Troublesome cases involve -0.0 and not a number:

  1. calc_min_value(-0.0, +0.0) returns 0.0. OK, but not clear from the function specification. -0.0 is reasonable - but worth the effort?

  2. calc_min_value(NotANumber, 42.0) returns 42.0 - seems reasonable.

  3. calc_min_value(42.0, NotANumber) returns NotANumber - inconsistent with #2. I'd expect #2 & #3 to return the same.

  4. calc_min_value(NotANumberA, NotANumberB) returns NotANumberB. Rare case when 2 NANs are present. Slightly more common to return the first when both quiet or both signaling NANs, else the signaling one.

Using a return of a pointer does allow returning of the first address, second address, or NULL - perhaps for NAN cases. Yet a three way return may be clumsy for the user.


FP functions are most commonly handled with numeric parameters and return - not an address.

Note: Compare of numeric values often involves a constant.

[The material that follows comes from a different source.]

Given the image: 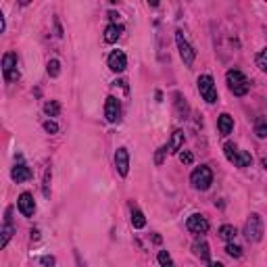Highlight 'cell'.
<instances>
[{"label": "cell", "mask_w": 267, "mask_h": 267, "mask_svg": "<svg viewBox=\"0 0 267 267\" xmlns=\"http://www.w3.org/2000/svg\"><path fill=\"white\" fill-rule=\"evenodd\" d=\"M225 82H227V88H230V92L234 96H245V94H248V90H250V84L246 80V75L242 71H238V69H230V71L225 73Z\"/></svg>", "instance_id": "6da1fadb"}, {"label": "cell", "mask_w": 267, "mask_h": 267, "mask_svg": "<svg viewBox=\"0 0 267 267\" xmlns=\"http://www.w3.org/2000/svg\"><path fill=\"white\" fill-rule=\"evenodd\" d=\"M223 153L227 156V161L234 163L236 167H248V165L253 163V156H250V153L240 151V148L236 144H232V142H225L223 144Z\"/></svg>", "instance_id": "7a4b0ae2"}, {"label": "cell", "mask_w": 267, "mask_h": 267, "mask_svg": "<svg viewBox=\"0 0 267 267\" xmlns=\"http://www.w3.org/2000/svg\"><path fill=\"white\" fill-rule=\"evenodd\" d=\"M190 184L196 190H209V186L213 184V171H211L207 165H200L190 174Z\"/></svg>", "instance_id": "3957f363"}, {"label": "cell", "mask_w": 267, "mask_h": 267, "mask_svg": "<svg viewBox=\"0 0 267 267\" xmlns=\"http://www.w3.org/2000/svg\"><path fill=\"white\" fill-rule=\"evenodd\" d=\"M245 236L248 242H259L263 238V222L257 213H250L245 225Z\"/></svg>", "instance_id": "277c9868"}, {"label": "cell", "mask_w": 267, "mask_h": 267, "mask_svg": "<svg viewBox=\"0 0 267 267\" xmlns=\"http://www.w3.org/2000/svg\"><path fill=\"white\" fill-rule=\"evenodd\" d=\"M196 86H199V92L200 96L207 100L209 105H215L217 103V90H215V82L211 75H200L196 80Z\"/></svg>", "instance_id": "5b68a950"}, {"label": "cell", "mask_w": 267, "mask_h": 267, "mask_svg": "<svg viewBox=\"0 0 267 267\" xmlns=\"http://www.w3.org/2000/svg\"><path fill=\"white\" fill-rule=\"evenodd\" d=\"M176 44H178V50H179V57H182L184 65L190 67L192 63H194L196 52H194V48L190 46V42H188L186 38H184V31H182V29H178V31H176Z\"/></svg>", "instance_id": "8992f818"}, {"label": "cell", "mask_w": 267, "mask_h": 267, "mask_svg": "<svg viewBox=\"0 0 267 267\" xmlns=\"http://www.w3.org/2000/svg\"><path fill=\"white\" fill-rule=\"evenodd\" d=\"M19 59H17V54L15 52H6L4 57H2V73H4V80L6 82H15V80H19Z\"/></svg>", "instance_id": "52a82bcc"}, {"label": "cell", "mask_w": 267, "mask_h": 267, "mask_svg": "<svg viewBox=\"0 0 267 267\" xmlns=\"http://www.w3.org/2000/svg\"><path fill=\"white\" fill-rule=\"evenodd\" d=\"M105 117L109 123H117L121 117V105H119V98L115 96H107L105 100Z\"/></svg>", "instance_id": "ba28073f"}, {"label": "cell", "mask_w": 267, "mask_h": 267, "mask_svg": "<svg viewBox=\"0 0 267 267\" xmlns=\"http://www.w3.org/2000/svg\"><path fill=\"white\" fill-rule=\"evenodd\" d=\"M31 169L27 167L25 163H23V156H17V163H15V167L11 171V178H13V182H17V184H23V182H27V179H31Z\"/></svg>", "instance_id": "9c48e42d"}, {"label": "cell", "mask_w": 267, "mask_h": 267, "mask_svg": "<svg viewBox=\"0 0 267 267\" xmlns=\"http://www.w3.org/2000/svg\"><path fill=\"white\" fill-rule=\"evenodd\" d=\"M186 227H188V230H190L192 234H207V230H209V222H207L205 215L194 213V215L188 217Z\"/></svg>", "instance_id": "30bf717a"}, {"label": "cell", "mask_w": 267, "mask_h": 267, "mask_svg": "<svg viewBox=\"0 0 267 267\" xmlns=\"http://www.w3.org/2000/svg\"><path fill=\"white\" fill-rule=\"evenodd\" d=\"M115 167L117 171H119V176L125 178L130 174V153H128V148H117L115 151Z\"/></svg>", "instance_id": "8fae6325"}, {"label": "cell", "mask_w": 267, "mask_h": 267, "mask_svg": "<svg viewBox=\"0 0 267 267\" xmlns=\"http://www.w3.org/2000/svg\"><path fill=\"white\" fill-rule=\"evenodd\" d=\"M125 67H128V57H125L123 50H113L109 54V69L115 73H121L125 71Z\"/></svg>", "instance_id": "7c38bea8"}, {"label": "cell", "mask_w": 267, "mask_h": 267, "mask_svg": "<svg viewBox=\"0 0 267 267\" xmlns=\"http://www.w3.org/2000/svg\"><path fill=\"white\" fill-rule=\"evenodd\" d=\"M17 207L21 211L23 217H31L36 213V202H34V196H31L29 192H23L19 199H17Z\"/></svg>", "instance_id": "4fadbf2b"}, {"label": "cell", "mask_w": 267, "mask_h": 267, "mask_svg": "<svg viewBox=\"0 0 267 267\" xmlns=\"http://www.w3.org/2000/svg\"><path fill=\"white\" fill-rule=\"evenodd\" d=\"M13 232H15V227H13V207L6 209V213H4V225H2V240H0V246L6 248V245H9V240L13 236Z\"/></svg>", "instance_id": "5bb4252c"}, {"label": "cell", "mask_w": 267, "mask_h": 267, "mask_svg": "<svg viewBox=\"0 0 267 267\" xmlns=\"http://www.w3.org/2000/svg\"><path fill=\"white\" fill-rule=\"evenodd\" d=\"M217 130H219L222 136L232 134V130H234V117L230 113H222V115H219V119H217Z\"/></svg>", "instance_id": "9a60e30c"}, {"label": "cell", "mask_w": 267, "mask_h": 267, "mask_svg": "<svg viewBox=\"0 0 267 267\" xmlns=\"http://www.w3.org/2000/svg\"><path fill=\"white\" fill-rule=\"evenodd\" d=\"M121 34H123V27L117 25V23H111V25H107V29H105V42L115 44L121 38Z\"/></svg>", "instance_id": "2e32d148"}, {"label": "cell", "mask_w": 267, "mask_h": 267, "mask_svg": "<svg viewBox=\"0 0 267 267\" xmlns=\"http://www.w3.org/2000/svg\"><path fill=\"white\" fill-rule=\"evenodd\" d=\"M182 144H184V132L176 130L174 136H171V142H169V153H179L182 151Z\"/></svg>", "instance_id": "e0dca14e"}, {"label": "cell", "mask_w": 267, "mask_h": 267, "mask_svg": "<svg viewBox=\"0 0 267 267\" xmlns=\"http://www.w3.org/2000/svg\"><path fill=\"white\" fill-rule=\"evenodd\" d=\"M194 255L196 257H200L205 263H209V259H211V253H209V245L205 240H200V242H194Z\"/></svg>", "instance_id": "ac0fdd59"}, {"label": "cell", "mask_w": 267, "mask_h": 267, "mask_svg": "<svg viewBox=\"0 0 267 267\" xmlns=\"http://www.w3.org/2000/svg\"><path fill=\"white\" fill-rule=\"evenodd\" d=\"M236 227L234 225H230V223H225V225H222L219 227V238L222 240H225V242H232L234 238H236Z\"/></svg>", "instance_id": "d6986e66"}, {"label": "cell", "mask_w": 267, "mask_h": 267, "mask_svg": "<svg viewBox=\"0 0 267 267\" xmlns=\"http://www.w3.org/2000/svg\"><path fill=\"white\" fill-rule=\"evenodd\" d=\"M255 134H257V138H267V115L257 117V121H255Z\"/></svg>", "instance_id": "ffe728a7"}, {"label": "cell", "mask_w": 267, "mask_h": 267, "mask_svg": "<svg viewBox=\"0 0 267 267\" xmlns=\"http://www.w3.org/2000/svg\"><path fill=\"white\" fill-rule=\"evenodd\" d=\"M132 225L136 227V230H142V227L146 225V217H144V213L142 211H132Z\"/></svg>", "instance_id": "44dd1931"}, {"label": "cell", "mask_w": 267, "mask_h": 267, "mask_svg": "<svg viewBox=\"0 0 267 267\" xmlns=\"http://www.w3.org/2000/svg\"><path fill=\"white\" fill-rule=\"evenodd\" d=\"M44 113L48 115V117H59V113H61V105L57 103V100H48V103L44 105Z\"/></svg>", "instance_id": "7402d4cb"}, {"label": "cell", "mask_w": 267, "mask_h": 267, "mask_svg": "<svg viewBox=\"0 0 267 267\" xmlns=\"http://www.w3.org/2000/svg\"><path fill=\"white\" fill-rule=\"evenodd\" d=\"M255 61H257V67L261 69L263 73H267V48H263L261 52H259Z\"/></svg>", "instance_id": "603a6c76"}, {"label": "cell", "mask_w": 267, "mask_h": 267, "mask_svg": "<svg viewBox=\"0 0 267 267\" xmlns=\"http://www.w3.org/2000/svg\"><path fill=\"white\" fill-rule=\"evenodd\" d=\"M48 75L50 77H59V73H61V61H57V59H52V61H48Z\"/></svg>", "instance_id": "cb8c5ba5"}, {"label": "cell", "mask_w": 267, "mask_h": 267, "mask_svg": "<svg viewBox=\"0 0 267 267\" xmlns=\"http://www.w3.org/2000/svg\"><path fill=\"white\" fill-rule=\"evenodd\" d=\"M225 253L230 255V257H234V259H238V257H242V248H240L238 245H234V242H227Z\"/></svg>", "instance_id": "d4e9b609"}, {"label": "cell", "mask_w": 267, "mask_h": 267, "mask_svg": "<svg viewBox=\"0 0 267 267\" xmlns=\"http://www.w3.org/2000/svg\"><path fill=\"white\" fill-rule=\"evenodd\" d=\"M159 263H161V267H174V261H171V257H169V253L167 250H159Z\"/></svg>", "instance_id": "484cf974"}, {"label": "cell", "mask_w": 267, "mask_h": 267, "mask_svg": "<svg viewBox=\"0 0 267 267\" xmlns=\"http://www.w3.org/2000/svg\"><path fill=\"white\" fill-rule=\"evenodd\" d=\"M50 178H52V174H50V167L44 171V184H42V190H44V196H50Z\"/></svg>", "instance_id": "4316f807"}, {"label": "cell", "mask_w": 267, "mask_h": 267, "mask_svg": "<svg viewBox=\"0 0 267 267\" xmlns=\"http://www.w3.org/2000/svg\"><path fill=\"white\" fill-rule=\"evenodd\" d=\"M167 151H169V146H161L159 151H156V155H155V165H163V161H165V155H167Z\"/></svg>", "instance_id": "83f0119b"}, {"label": "cell", "mask_w": 267, "mask_h": 267, "mask_svg": "<svg viewBox=\"0 0 267 267\" xmlns=\"http://www.w3.org/2000/svg\"><path fill=\"white\" fill-rule=\"evenodd\" d=\"M179 163H184V165H192V163H194V155H192V153H188V151H182V153H179Z\"/></svg>", "instance_id": "f1b7e54d"}, {"label": "cell", "mask_w": 267, "mask_h": 267, "mask_svg": "<svg viewBox=\"0 0 267 267\" xmlns=\"http://www.w3.org/2000/svg\"><path fill=\"white\" fill-rule=\"evenodd\" d=\"M44 130L48 132V134H57L59 132V125H57V121L48 119V121H44Z\"/></svg>", "instance_id": "f546056e"}, {"label": "cell", "mask_w": 267, "mask_h": 267, "mask_svg": "<svg viewBox=\"0 0 267 267\" xmlns=\"http://www.w3.org/2000/svg\"><path fill=\"white\" fill-rule=\"evenodd\" d=\"M40 263H42L44 267H57V261H54V257H48V255L40 257Z\"/></svg>", "instance_id": "4dcf8cb0"}, {"label": "cell", "mask_w": 267, "mask_h": 267, "mask_svg": "<svg viewBox=\"0 0 267 267\" xmlns=\"http://www.w3.org/2000/svg\"><path fill=\"white\" fill-rule=\"evenodd\" d=\"M54 25H57V36L61 38V36H63V29H61V23H59V19H54Z\"/></svg>", "instance_id": "1f68e13d"}, {"label": "cell", "mask_w": 267, "mask_h": 267, "mask_svg": "<svg viewBox=\"0 0 267 267\" xmlns=\"http://www.w3.org/2000/svg\"><path fill=\"white\" fill-rule=\"evenodd\" d=\"M38 238H40V232H38V230H31V240H38Z\"/></svg>", "instance_id": "d6a6232c"}, {"label": "cell", "mask_w": 267, "mask_h": 267, "mask_svg": "<svg viewBox=\"0 0 267 267\" xmlns=\"http://www.w3.org/2000/svg\"><path fill=\"white\" fill-rule=\"evenodd\" d=\"M117 17H119V15H117V13H113V11H111V13H109V19H111V21H115Z\"/></svg>", "instance_id": "836d02e7"}, {"label": "cell", "mask_w": 267, "mask_h": 267, "mask_svg": "<svg viewBox=\"0 0 267 267\" xmlns=\"http://www.w3.org/2000/svg\"><path fill=\"white\" fill-rule=\"evenodd\" d=\"M153 240L156 242V245H161V236H159V234H155V236H153Z\"/></svg>", "instance_id": "e575fe53"}, {"label": "cell", "mask_w": 267, "mask_h": 267, "mask_svg": "<svg viewBox=\"0 0 267 267\" xmlns=\"http://www.w3.org/2000/svg\"><path fill=\"white\" fill-rule=\"evenodd\" d=\"M261 165H263V167L267 169V159H261Z\"/></svg>", "instance_id": "d590c367"}, {"label": "cell", "mask_w": 267, "mask_h": 267, "mask_svg": "<svg viewBox=\"0 0 267 267\" xmlns=\"http://www.w3.org/2000/svg\"><path fill=\"white\" fill-rule=\"evenodd\" d=\"M211 267H223L222 263H211Z\"/></svg>", "instance_id": "8d00e7d4"}]
</instances>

Forming the address is more work.


Consider returning the lesser of the two when they have different values, -0.0 when tied with 0.0, else the first when equal and the non-NAN when one of them is NAN.

Possibly may want to return -NAN over a NAN when both NAN (not shown).

Pedantic code checks for NAN-ness first as first < second is not specified by C concerning NANs, yet that compare is very commonly false.

// More robust
double calc_min_value(double first, double second) {
  if (isnan(first)) {
    if (isnan(second)) return first;
    return second;
  }
  if (isnan(second)) {
    return first;
  }
  if (first < second) return first;
  if (second < first) return second;

  // If both the same sign, return the first.
  if (!signbit(first) == !signbit(second)) return first;
  return signbit(first) ? first : second;
}

Research also isless()

The isless macro determines whether its first argument is less than its second argument. The value of isless(x,y) is always equal to (x)< (y); however, unlike (x)< (y), isless(x,y) does not raise the "invalid" floating-point exception when x and y are unordered and neither is a signaling NaN.